Why does git log not default to git log --follow?

Note: starting git 2.6 (Q3 2015), git log can follow the history by default for a file!

See commit 076c983 (08 Jul 2015) by David Turner (dturner-tw).
(Merged by Junio C Hamano -- gitster -- in commit 2dded96, 03 Aug 2015)

log: add "log.follow" configuration variable

People who work on projects with mostly linear history with frequent whole file renames may want to always use "git log --follow" when inspecting the life of the content that live in a single path.

Teach the command to behave as if "--follow" was given from the command line when log.follow configuration variable is set and there is one (and only one) path on the command line.

git config log.follow true

Note: there is also a (strangely not documented still in 2020 and Git 2.25) --no--follow option, which can override a log.follow config setting.
Vser is proposing a patch.
Jeff King (peff) points out the same commit I mentioned in the discussion: commit aebbcf5, Git 1.8.2, Sept. 2012, where --no-follow was introduced.

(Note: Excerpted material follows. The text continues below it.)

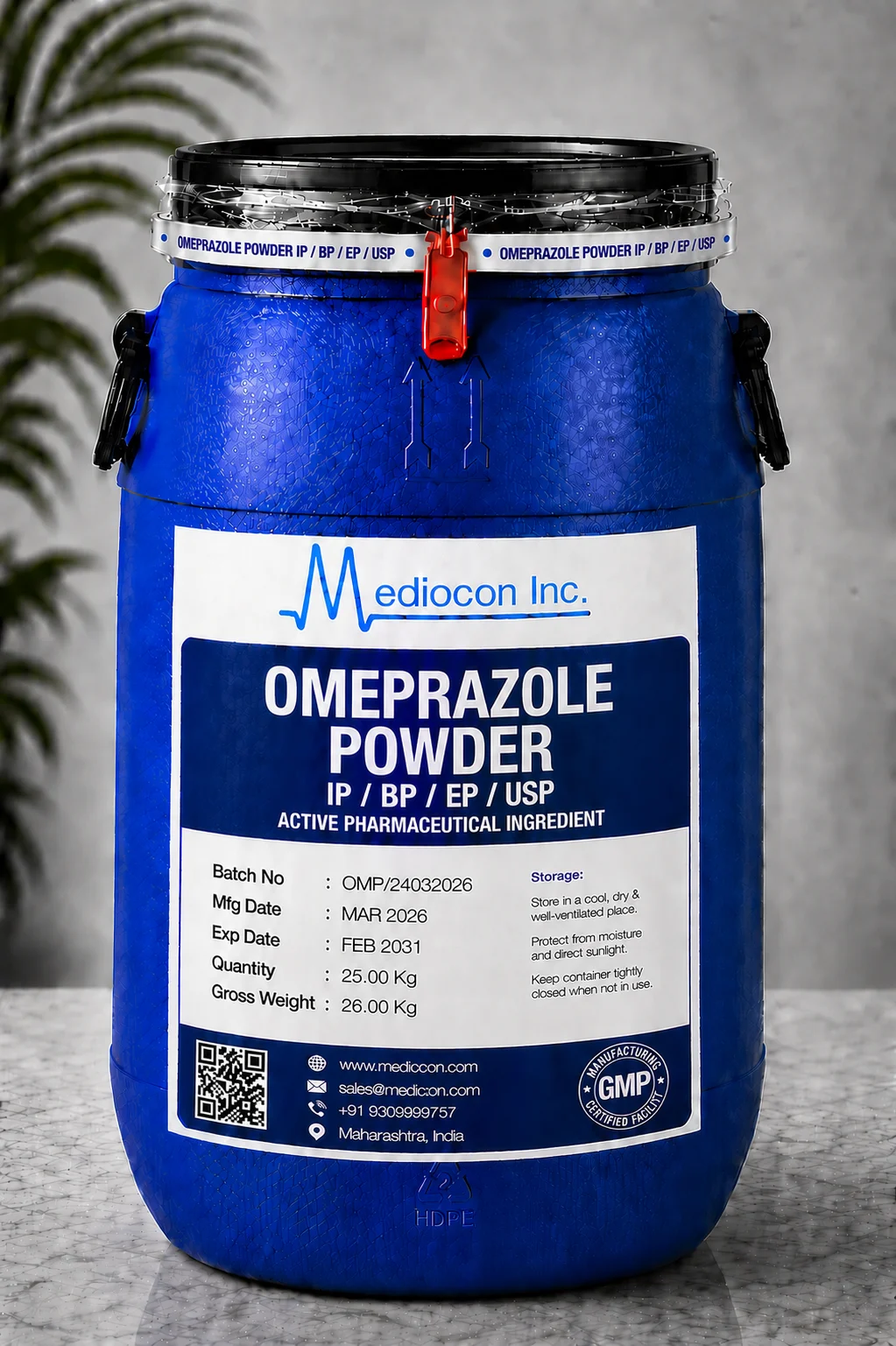 Omeprazole Powder API Supplier Manufacturer Aurangabad Maharashtra India &mdash; Mediocon Inc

Presumably it's because git log is generally used for displaying overall commit histories, and not the history of a single file or path. The --follow option is only relevant if you're looking at a single file (and doesn't work when you name more than one file). Since that's not the most common case, it doesn't really make sense to add it as the default.

If you want to make it a default for yourself, you can always make an alias:

git config --global alias.lf 'log --follow'

Now you can do git lf <filename> to get the behavior you want.